The role of conformation in musculoskeletal problems in the racing Thoroughbred


Colorado State University, Equine Science and Equine Orthopaedic Research Programs, Fort Collins, Colorado 80523, USA


Reasons for performing study: The relationship of conformation to future potential injury is a standard approach in practise but, at present, is largely based on subjective observations.

Objective: To measure conformation in 3-year-old Thoroughbreds and objectively test its relationship with the occurrence of musculoskeletal problems.

Methods: Conformation measurements were taken from photographs using specific reference points marked on the horses and processed on the computer. Clinical observations were recorded for each horse on a regular basis. Stepwise (forward) logistic regression analysis was performed to investigate the relationship between the binary response of the clinical outcomes probability and the conformation variables by the method of maximum likelihood.

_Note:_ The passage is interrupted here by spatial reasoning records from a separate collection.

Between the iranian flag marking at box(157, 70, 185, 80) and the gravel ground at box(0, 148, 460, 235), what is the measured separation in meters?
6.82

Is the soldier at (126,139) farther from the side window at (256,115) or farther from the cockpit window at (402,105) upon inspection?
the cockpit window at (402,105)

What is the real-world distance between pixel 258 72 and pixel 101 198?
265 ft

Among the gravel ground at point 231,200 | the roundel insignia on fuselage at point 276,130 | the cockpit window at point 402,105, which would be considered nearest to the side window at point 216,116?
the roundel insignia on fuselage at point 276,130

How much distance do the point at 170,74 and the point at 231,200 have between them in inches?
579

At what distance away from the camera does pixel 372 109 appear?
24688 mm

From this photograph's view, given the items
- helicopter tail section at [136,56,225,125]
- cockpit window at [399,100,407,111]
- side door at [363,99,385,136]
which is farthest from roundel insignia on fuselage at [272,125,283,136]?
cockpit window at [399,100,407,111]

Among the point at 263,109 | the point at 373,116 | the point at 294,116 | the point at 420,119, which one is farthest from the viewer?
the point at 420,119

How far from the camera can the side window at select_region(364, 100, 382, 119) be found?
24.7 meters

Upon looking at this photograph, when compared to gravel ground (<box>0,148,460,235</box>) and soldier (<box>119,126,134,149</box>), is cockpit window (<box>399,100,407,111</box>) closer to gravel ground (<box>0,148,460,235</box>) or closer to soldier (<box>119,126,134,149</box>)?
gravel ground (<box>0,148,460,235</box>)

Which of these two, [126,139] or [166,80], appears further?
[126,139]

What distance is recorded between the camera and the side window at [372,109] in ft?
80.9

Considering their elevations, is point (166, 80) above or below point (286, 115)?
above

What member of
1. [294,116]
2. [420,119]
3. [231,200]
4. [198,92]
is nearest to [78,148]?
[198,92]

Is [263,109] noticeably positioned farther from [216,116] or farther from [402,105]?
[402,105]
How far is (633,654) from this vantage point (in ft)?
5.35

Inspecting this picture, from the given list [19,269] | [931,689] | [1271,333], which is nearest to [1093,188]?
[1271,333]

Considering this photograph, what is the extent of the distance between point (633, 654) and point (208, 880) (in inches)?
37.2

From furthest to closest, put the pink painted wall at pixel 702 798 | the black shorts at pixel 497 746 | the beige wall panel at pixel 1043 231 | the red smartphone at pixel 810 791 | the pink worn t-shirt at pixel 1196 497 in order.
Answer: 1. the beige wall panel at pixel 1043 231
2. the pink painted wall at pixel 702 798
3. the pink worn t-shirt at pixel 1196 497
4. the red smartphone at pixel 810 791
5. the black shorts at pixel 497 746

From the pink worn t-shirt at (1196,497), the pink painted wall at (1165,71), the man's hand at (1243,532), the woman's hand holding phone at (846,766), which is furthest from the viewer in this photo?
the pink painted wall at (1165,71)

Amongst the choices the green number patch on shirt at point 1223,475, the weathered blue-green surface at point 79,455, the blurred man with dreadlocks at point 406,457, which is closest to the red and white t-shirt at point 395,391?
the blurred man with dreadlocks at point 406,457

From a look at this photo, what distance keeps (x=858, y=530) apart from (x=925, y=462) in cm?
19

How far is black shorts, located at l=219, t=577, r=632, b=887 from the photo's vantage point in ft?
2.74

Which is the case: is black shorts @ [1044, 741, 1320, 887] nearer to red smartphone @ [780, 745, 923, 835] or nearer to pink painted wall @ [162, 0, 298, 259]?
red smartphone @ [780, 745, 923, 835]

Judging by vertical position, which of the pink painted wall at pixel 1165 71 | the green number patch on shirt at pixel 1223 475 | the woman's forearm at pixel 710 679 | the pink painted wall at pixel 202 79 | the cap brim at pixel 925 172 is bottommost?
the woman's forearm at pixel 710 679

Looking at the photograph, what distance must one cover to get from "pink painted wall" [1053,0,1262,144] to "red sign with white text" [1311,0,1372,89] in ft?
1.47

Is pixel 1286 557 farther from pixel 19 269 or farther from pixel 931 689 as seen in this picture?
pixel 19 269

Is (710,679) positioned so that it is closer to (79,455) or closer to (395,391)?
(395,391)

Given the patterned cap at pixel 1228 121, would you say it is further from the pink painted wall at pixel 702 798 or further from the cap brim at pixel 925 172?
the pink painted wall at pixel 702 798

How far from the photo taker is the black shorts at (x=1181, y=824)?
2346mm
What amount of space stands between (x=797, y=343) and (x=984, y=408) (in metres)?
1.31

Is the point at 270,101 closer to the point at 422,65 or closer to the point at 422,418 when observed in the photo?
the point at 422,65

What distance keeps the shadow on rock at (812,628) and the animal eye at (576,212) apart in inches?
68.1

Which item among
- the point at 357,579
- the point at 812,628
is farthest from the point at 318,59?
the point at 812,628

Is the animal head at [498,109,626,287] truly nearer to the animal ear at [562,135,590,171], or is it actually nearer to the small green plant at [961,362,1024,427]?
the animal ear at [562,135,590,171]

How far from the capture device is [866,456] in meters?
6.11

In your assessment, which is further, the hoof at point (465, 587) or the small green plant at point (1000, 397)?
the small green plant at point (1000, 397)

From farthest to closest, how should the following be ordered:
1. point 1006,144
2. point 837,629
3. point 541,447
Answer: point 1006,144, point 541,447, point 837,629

Results: Clinical outcomes significantly (P<0.05) associated with conformational variables included effusion of the front fetlock, effusion of the right carpus, effusion of the carpus, effusion of the hind fetlock, fracture of the left or right carpus, right front fetlock problem and hind fetlock problem.

Conclusions: Offset knees (offset ratio) contributed to fetlock problems. Long pasterns increased the odds of a fracture in the front limb. An increase in the carpal angle as viewed from the front (carpal valgus) may serve as a protective mechanism, as the odds for a carpal fracture and carpal effusion decreased with an increase in the carpal angle.

Potential relevance: This study demonstrates relationships between conformation and musculoskeletal disease in the racehorse. The information may be useful in selection and management of the racing Thoroughbred.